His skill as an artist led to him being drawn into early campaigns for the preservation of Dublin’s architectural heritage: his drawings showing old buildings in a new light. He was one of the seven named people held responsible by Dublin Corporation for the campaign for the preservation of Wood Quay, the Viking heart of Dublin, when it was being destroyed to make way for the new Civic Offices.
An inveterate organiser, he was regularly involved in a range of campaigns to modernise Ireland, from the referenda of the 1980s, to many arts, cultural and local campaigns.

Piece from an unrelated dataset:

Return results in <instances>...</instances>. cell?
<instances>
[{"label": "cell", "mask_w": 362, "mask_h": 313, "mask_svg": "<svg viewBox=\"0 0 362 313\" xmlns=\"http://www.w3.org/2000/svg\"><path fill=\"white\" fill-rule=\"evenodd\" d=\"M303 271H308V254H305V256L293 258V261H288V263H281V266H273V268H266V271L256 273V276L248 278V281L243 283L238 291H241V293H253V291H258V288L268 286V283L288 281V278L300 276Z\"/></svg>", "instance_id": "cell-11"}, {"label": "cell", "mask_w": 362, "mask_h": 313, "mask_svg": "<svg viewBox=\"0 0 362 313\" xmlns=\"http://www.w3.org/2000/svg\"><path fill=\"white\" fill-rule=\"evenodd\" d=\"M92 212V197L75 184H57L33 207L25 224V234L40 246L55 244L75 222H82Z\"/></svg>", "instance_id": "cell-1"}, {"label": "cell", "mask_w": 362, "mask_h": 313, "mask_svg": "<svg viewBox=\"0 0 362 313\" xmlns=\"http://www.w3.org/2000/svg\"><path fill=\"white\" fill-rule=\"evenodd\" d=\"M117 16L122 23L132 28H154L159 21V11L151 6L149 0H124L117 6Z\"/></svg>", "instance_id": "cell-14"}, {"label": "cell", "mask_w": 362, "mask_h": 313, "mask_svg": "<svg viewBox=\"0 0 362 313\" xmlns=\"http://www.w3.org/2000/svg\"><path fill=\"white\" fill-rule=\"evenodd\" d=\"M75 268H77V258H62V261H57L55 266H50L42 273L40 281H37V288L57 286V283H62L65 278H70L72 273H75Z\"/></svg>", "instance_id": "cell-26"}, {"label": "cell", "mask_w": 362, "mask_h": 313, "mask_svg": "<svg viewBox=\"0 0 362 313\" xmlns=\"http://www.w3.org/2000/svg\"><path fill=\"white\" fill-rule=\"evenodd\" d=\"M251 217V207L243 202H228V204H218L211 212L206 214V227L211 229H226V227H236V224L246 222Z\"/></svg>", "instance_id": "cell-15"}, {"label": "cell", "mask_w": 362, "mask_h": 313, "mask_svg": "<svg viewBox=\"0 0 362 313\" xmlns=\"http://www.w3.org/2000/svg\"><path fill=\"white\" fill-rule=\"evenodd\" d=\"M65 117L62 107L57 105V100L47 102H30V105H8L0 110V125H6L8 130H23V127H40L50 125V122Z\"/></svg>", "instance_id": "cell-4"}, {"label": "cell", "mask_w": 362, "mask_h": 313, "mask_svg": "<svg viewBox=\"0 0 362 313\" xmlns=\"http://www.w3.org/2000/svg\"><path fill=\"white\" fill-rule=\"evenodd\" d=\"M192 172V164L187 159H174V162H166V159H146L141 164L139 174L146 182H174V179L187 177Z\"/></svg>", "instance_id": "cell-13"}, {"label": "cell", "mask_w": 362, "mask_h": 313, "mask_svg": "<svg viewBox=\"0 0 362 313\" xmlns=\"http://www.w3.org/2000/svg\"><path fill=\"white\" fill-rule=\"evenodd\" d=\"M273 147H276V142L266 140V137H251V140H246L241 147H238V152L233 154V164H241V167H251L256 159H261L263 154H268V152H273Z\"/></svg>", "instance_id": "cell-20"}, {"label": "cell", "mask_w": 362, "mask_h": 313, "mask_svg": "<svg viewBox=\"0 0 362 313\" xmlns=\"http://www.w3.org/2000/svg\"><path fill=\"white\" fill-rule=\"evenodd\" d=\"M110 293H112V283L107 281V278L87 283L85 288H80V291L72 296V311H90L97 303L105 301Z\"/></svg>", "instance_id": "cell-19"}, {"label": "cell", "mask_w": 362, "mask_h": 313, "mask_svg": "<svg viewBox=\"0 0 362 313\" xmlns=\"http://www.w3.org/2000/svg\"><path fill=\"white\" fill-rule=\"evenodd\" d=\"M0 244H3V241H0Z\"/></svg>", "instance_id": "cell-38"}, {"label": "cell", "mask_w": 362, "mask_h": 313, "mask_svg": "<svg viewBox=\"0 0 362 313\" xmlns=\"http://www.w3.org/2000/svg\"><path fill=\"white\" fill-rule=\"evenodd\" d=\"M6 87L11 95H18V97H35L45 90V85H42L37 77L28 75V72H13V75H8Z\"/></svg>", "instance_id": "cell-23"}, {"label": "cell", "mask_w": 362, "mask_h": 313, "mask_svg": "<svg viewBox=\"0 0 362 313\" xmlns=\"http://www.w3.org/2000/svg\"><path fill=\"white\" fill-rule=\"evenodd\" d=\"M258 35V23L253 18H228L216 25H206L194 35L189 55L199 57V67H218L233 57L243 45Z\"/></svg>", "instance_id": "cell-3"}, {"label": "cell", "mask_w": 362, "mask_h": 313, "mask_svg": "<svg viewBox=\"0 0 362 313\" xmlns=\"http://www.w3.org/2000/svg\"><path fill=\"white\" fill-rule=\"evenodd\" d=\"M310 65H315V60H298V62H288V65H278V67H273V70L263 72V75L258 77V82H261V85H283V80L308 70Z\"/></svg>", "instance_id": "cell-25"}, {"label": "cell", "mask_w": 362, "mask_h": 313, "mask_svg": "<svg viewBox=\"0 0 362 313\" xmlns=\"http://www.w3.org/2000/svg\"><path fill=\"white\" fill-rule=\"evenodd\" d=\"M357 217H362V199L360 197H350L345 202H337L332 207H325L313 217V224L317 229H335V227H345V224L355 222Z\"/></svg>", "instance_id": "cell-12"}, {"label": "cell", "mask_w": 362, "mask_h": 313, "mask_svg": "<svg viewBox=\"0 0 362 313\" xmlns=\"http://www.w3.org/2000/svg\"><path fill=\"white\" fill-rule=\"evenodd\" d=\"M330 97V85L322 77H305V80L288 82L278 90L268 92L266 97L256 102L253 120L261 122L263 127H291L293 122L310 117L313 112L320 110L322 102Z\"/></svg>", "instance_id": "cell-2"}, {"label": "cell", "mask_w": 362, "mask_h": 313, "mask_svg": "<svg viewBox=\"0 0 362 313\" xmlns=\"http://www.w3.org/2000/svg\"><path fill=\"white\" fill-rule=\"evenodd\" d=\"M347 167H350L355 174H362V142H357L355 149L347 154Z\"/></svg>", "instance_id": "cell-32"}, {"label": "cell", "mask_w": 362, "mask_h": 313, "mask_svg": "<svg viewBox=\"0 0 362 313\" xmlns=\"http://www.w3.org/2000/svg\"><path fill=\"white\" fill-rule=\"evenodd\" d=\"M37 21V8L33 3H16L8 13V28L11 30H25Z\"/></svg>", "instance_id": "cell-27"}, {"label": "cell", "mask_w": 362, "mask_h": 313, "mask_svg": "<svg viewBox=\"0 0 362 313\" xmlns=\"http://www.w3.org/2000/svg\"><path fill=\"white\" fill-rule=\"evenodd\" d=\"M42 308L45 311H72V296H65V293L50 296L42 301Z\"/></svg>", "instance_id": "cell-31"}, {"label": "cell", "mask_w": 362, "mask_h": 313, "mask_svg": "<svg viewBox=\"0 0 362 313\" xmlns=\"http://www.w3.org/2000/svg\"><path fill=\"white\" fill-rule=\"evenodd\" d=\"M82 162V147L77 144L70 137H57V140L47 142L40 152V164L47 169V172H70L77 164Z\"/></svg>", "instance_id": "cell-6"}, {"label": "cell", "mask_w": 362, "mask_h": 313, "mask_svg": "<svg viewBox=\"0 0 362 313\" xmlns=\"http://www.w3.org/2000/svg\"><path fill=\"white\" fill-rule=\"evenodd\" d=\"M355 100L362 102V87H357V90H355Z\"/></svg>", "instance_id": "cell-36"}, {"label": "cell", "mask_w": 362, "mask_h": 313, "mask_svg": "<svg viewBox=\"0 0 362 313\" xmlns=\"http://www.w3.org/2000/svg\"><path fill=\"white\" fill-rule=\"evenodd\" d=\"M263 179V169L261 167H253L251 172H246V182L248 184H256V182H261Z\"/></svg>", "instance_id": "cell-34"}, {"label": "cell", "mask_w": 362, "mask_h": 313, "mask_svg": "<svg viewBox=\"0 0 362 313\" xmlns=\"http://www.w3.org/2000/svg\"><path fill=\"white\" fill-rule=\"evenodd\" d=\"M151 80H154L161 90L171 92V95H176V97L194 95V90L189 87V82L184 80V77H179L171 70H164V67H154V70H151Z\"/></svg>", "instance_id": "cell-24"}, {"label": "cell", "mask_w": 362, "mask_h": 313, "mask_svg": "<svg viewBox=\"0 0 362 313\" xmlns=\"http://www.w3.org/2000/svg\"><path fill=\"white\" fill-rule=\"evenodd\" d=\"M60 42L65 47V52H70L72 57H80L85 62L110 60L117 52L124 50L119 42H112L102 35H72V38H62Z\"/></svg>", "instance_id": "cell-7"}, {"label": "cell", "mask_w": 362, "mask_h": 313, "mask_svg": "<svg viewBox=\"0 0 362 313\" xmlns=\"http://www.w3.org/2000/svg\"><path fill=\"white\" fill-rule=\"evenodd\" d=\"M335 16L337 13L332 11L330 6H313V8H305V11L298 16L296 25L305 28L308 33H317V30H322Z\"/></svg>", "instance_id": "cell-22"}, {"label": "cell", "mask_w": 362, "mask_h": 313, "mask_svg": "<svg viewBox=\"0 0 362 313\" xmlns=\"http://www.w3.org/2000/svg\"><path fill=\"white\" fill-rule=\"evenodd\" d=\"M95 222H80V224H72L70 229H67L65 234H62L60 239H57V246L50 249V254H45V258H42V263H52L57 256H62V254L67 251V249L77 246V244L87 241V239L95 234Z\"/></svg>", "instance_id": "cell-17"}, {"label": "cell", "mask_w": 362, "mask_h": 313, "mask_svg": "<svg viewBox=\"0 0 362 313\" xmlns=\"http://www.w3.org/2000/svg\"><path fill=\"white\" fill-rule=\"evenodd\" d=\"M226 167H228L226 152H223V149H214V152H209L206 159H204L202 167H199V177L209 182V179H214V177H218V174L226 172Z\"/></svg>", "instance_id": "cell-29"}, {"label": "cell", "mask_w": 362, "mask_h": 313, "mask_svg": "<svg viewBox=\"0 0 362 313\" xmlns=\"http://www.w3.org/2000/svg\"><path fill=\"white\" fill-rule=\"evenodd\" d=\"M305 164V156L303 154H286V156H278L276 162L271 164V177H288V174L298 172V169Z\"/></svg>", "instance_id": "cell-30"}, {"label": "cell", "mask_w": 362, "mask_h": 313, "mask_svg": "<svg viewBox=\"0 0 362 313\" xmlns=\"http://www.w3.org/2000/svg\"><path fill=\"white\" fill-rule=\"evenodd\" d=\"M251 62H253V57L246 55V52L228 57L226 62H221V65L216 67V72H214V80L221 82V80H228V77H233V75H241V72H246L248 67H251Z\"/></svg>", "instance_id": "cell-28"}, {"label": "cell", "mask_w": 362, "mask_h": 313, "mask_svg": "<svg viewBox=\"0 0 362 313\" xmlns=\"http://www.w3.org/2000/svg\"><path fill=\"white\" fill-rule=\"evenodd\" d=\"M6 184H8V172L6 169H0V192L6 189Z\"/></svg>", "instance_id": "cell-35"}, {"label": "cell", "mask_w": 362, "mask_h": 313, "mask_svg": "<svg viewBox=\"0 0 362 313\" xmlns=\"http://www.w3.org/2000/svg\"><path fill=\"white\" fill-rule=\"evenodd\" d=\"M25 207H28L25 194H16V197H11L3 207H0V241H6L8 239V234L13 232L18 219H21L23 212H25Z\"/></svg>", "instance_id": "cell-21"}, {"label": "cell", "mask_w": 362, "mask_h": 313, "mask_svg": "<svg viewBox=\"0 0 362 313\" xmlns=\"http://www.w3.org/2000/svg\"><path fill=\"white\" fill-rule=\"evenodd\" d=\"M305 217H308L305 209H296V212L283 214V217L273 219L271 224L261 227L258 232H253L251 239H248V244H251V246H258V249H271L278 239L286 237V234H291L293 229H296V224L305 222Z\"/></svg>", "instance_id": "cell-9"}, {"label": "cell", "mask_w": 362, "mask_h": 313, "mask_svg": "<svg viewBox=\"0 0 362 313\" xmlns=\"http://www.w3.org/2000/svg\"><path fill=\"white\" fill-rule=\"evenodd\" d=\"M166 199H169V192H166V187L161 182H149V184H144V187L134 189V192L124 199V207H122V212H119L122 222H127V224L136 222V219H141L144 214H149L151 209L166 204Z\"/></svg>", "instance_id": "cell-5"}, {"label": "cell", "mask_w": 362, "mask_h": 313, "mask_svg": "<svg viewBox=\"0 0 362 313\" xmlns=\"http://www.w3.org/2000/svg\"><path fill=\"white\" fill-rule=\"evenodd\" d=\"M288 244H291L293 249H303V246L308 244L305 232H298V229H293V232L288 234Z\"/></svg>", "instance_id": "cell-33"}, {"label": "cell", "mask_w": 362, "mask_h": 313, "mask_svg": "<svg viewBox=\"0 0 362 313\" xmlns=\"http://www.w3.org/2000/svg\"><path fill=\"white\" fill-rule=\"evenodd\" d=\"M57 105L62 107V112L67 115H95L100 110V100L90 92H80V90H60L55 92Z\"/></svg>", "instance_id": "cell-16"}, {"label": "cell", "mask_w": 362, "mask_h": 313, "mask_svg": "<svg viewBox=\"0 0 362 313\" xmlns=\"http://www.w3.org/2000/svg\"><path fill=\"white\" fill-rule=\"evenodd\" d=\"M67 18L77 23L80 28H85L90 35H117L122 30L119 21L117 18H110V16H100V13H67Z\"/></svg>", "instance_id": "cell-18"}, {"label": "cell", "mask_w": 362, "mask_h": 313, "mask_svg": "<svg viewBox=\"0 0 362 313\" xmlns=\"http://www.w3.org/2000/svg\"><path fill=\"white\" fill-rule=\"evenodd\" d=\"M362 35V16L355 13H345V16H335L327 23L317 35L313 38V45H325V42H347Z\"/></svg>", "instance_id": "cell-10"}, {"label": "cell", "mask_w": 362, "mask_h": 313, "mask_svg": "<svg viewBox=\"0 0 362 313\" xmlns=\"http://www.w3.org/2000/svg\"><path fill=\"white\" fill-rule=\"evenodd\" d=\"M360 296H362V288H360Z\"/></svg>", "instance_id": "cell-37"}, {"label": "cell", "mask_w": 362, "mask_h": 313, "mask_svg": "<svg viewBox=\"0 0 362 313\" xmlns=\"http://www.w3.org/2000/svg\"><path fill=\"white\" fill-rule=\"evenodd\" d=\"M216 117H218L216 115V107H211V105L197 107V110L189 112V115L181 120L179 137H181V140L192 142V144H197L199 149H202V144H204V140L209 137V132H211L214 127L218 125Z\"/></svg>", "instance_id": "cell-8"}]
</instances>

Michael was a respected artist and illustrator, and enjoyed a love of painting throughout his life. He most recently illustrated On the Banks of the Dodder, written by Ged Walsh. Born in Bray, he lived much of his early life in Kimmage before moving to Rathgar in 1987. He was an enthusiastic participant in local business and community organisations. He was an active member of Bray Sailing Club, and then the National Yacht Club, for many years, and participated in one Round Ireland Race.
Continuing his legacy
He is survived by his beloved wife Svetlana, his loving sons Ivan, Eoin, Dara and Ferdia, and his beloved grandchildren Alice, Killian, Art, Sally, Grace and Ruby. He will be sadly missed by his loving family, sisters Sonya, Priya and Miriam, brothers Dermot and Brendan, daughters-in-law Suzanna, Róisín and Sue, his first wife Valerie, nieces, nephews, extended family, and friends.
The O’Brien Press will continue Michael O’Brien’s legacy: to pursue a policy of excellence, diversity, cultural independence and ground-breaking publishing for adults and children in the years to come.
On the tragic passing of his father Michael O’Brien, Ivan O’Brien, Managing Director, The O’Brien Press, said: “for someone so utterly involved in so many organisations and groups, as well as family and our company, to be pulled so quickly away from us is shocking. His bravery and willingness to take real risks and follow his instincts was always so impressive.
“He built a fantastic team of creative and highly-skilled people at O’Brien Press – predominantly women from its earliest beginnings – which was a testament to his unwavering belief that talent will deliver.
“Michael believed in telling great stories, in equality and tolerance and in Ireland’s place in the world. He challenged everything, but also built so many things and committed his time and energy to national and international organisations because it was the right thing to do. We will take this legacy and do our best to maintain and build on it.”